El antropólogo social Iñaki Domínguez, autor del libro Macarras interseculares. Una historia de Madrid a través de sus mitos callejeros (Melusina), explica que en esta tercera ola esteticista de lo quinqui también está operando “la cultura de la nostalgia”. “Antes lo quinqui era cutre o cañí, ahora los jóvenes se apropian de esas identidades con la idea de consumirlas. Es más un juego, una forma de consumo irónica y kitsch que ahora se considera guay”. Domínguez asegura que para los referenciales Rosalía o C. Tangana ser quinqui consiste “en vivir una autenticidad higienizada y carente de peligro”. “Es algo propio del posmodernismo que busca manipular y transformar la representación antes que vivir la experiencia”. A pesar de ello, destaca en el fenómeno su reivindicación de lo popular y lo folclórico.
Daniel Madjody también habla de esos vínculos en el plano musical y define la cultura gitana como germen del trap: “Han sido grandes impulsores de la música urbana”. Un sonido que ya sonaba en grupos como Los Chichos, Burning, Eskorbuto o Los Chunguitos.

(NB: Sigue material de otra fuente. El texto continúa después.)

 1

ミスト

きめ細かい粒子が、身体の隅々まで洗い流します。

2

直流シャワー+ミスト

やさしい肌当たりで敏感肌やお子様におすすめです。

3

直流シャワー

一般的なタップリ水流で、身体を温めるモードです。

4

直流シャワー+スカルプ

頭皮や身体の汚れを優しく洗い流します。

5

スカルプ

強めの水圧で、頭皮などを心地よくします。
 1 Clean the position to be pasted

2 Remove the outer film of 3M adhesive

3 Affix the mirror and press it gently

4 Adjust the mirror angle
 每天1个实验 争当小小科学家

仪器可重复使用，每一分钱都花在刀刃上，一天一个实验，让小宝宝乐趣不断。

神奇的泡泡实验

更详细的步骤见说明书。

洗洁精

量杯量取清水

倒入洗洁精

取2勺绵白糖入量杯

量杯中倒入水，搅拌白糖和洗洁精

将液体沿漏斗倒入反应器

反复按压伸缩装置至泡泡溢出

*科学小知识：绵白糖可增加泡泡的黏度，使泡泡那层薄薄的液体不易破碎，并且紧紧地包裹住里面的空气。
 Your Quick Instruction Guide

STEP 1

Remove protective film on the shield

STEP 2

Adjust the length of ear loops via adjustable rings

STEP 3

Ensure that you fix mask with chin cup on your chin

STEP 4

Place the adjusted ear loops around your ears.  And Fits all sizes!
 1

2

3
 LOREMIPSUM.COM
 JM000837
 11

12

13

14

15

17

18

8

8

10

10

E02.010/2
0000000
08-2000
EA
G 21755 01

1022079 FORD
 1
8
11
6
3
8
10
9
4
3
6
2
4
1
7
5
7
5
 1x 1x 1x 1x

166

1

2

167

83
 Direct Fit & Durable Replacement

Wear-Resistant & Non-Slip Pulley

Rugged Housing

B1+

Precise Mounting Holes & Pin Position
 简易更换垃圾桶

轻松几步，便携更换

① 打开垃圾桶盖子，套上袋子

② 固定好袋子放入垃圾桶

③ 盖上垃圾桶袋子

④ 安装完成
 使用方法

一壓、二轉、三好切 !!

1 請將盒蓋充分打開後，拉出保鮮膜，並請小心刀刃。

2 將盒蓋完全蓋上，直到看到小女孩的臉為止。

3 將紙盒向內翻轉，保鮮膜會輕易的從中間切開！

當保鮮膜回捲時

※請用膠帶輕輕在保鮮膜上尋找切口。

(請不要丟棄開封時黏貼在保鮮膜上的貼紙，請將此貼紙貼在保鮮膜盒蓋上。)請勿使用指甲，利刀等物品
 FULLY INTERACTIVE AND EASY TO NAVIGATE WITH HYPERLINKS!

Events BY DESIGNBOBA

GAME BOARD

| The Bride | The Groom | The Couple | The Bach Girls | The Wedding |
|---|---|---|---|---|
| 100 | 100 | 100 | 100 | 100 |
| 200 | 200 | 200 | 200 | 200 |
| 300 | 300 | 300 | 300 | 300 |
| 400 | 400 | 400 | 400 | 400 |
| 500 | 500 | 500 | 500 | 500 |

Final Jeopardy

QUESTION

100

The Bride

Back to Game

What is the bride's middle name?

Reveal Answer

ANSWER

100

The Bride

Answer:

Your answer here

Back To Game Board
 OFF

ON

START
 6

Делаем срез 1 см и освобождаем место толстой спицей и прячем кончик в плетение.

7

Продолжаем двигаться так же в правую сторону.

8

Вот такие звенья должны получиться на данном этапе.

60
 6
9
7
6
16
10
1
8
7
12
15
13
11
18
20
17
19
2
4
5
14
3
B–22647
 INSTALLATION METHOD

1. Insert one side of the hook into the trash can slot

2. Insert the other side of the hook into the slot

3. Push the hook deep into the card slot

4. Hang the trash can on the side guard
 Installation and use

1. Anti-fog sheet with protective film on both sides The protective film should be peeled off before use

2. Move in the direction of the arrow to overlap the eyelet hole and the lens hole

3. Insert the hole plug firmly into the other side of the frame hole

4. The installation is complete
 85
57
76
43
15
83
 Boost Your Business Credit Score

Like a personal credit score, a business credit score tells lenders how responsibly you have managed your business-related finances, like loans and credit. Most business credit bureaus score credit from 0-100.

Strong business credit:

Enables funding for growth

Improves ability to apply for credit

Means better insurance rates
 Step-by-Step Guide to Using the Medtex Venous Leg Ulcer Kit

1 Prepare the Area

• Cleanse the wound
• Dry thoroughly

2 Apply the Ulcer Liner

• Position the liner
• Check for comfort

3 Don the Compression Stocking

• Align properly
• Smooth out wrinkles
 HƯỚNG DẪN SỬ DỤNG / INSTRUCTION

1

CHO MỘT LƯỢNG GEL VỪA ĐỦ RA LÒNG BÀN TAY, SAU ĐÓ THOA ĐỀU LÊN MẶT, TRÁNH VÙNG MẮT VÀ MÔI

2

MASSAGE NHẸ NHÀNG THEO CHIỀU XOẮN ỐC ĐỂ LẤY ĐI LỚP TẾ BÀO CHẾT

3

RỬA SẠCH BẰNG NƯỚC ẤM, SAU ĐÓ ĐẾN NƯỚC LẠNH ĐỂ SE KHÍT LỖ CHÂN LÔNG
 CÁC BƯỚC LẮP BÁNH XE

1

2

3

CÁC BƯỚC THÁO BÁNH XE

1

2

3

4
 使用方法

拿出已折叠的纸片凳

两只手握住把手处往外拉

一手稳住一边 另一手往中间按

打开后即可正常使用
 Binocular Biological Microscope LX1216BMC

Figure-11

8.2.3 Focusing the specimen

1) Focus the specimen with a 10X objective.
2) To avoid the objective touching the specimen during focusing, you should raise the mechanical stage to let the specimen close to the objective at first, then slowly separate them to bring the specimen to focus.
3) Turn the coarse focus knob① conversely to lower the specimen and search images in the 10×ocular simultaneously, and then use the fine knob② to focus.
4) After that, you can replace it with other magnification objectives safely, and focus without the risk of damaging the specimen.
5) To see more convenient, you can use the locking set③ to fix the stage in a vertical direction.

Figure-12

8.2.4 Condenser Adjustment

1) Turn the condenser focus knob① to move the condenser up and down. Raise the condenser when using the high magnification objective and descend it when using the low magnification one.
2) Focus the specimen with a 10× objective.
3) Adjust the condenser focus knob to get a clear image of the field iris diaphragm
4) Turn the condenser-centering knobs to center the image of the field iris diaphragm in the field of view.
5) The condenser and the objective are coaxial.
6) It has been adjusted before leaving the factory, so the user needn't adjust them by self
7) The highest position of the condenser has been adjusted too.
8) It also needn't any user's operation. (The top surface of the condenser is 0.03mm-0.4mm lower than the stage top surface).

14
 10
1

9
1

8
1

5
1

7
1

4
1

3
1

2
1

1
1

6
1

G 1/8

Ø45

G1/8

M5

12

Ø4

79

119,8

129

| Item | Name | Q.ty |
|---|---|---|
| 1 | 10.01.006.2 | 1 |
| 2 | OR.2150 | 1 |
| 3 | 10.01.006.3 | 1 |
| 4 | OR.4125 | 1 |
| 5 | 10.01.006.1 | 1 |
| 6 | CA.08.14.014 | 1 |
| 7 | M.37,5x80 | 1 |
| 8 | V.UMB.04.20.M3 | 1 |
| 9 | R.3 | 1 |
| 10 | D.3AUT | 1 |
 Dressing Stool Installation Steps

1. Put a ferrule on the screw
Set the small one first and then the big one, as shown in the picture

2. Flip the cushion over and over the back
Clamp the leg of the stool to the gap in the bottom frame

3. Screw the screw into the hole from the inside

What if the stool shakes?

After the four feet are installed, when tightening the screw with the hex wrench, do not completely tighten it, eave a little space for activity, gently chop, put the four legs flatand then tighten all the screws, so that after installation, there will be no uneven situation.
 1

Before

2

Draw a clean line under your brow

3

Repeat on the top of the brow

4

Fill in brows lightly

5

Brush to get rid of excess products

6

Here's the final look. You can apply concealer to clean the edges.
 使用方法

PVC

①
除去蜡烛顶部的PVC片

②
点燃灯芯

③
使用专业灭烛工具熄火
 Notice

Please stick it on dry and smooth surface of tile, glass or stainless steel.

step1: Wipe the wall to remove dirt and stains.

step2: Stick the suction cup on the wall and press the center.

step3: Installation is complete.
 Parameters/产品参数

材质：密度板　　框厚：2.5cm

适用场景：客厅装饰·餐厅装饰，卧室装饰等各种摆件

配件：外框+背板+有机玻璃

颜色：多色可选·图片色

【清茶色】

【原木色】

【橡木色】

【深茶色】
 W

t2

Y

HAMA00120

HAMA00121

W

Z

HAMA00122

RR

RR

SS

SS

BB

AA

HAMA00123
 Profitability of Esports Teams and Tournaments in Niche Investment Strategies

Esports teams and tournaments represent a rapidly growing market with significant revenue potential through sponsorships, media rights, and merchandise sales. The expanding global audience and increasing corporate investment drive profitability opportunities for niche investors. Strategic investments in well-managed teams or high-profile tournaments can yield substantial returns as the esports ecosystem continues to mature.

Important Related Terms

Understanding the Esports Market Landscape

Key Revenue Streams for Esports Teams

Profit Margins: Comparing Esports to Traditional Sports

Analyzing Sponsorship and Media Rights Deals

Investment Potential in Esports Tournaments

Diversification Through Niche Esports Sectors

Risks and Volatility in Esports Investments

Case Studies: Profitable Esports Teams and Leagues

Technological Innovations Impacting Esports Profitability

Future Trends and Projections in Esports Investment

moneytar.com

Estos últimos, autores de Me quedo contigo, tema principal de la película Deprisa, deprisa (1981) y que Rosalía versionó en la gala de los Goya de 2019.
En el cine lo quinqui destila en películas como Barrio (1998), de Fernando León de Aranoa, que narra la vida de los hijos de los quinquis; Días de fútbol (2003), de David Serrano, profundiza en las vidas de los que vivieron la época años después; en 7 vírgenes (2005), de Alberto Rodríguez Librero; en Yo soy la Juani (2006), de Bigas Luna, o, más recientemente, en Quinqui Stars (2018), de Juan Vicente Córdoba. A las que ahora se suma Las leyes de la frontera, de Daniel Monzón. “Lo quinqui es cultura. Por eso, la perspectiva desde fuera, con una mirada fascinada, es importante. Hablar de aquello es hablar de hoy”, resume Monzón.
Esa mirada ajena al mundo quinqui, pero atraída por él, es la que ha expandido este universo desde el extrarradio. Muchos atribuyen esa fascinación a la profunda identidad de clase que emana a pesar de su aparente despolitización. “Es un espacio que da una libertad que a la vez permite romper los prejuicios de clase”, dice Mery Cuesta. “Es una realidad social que quedó plasmada, ha trascendido y ha articulado una narrativa”, agrega. “El problema ha sido que hasta ahora ha habido mucho prejuicio para reconocerle un valor sociocultural”.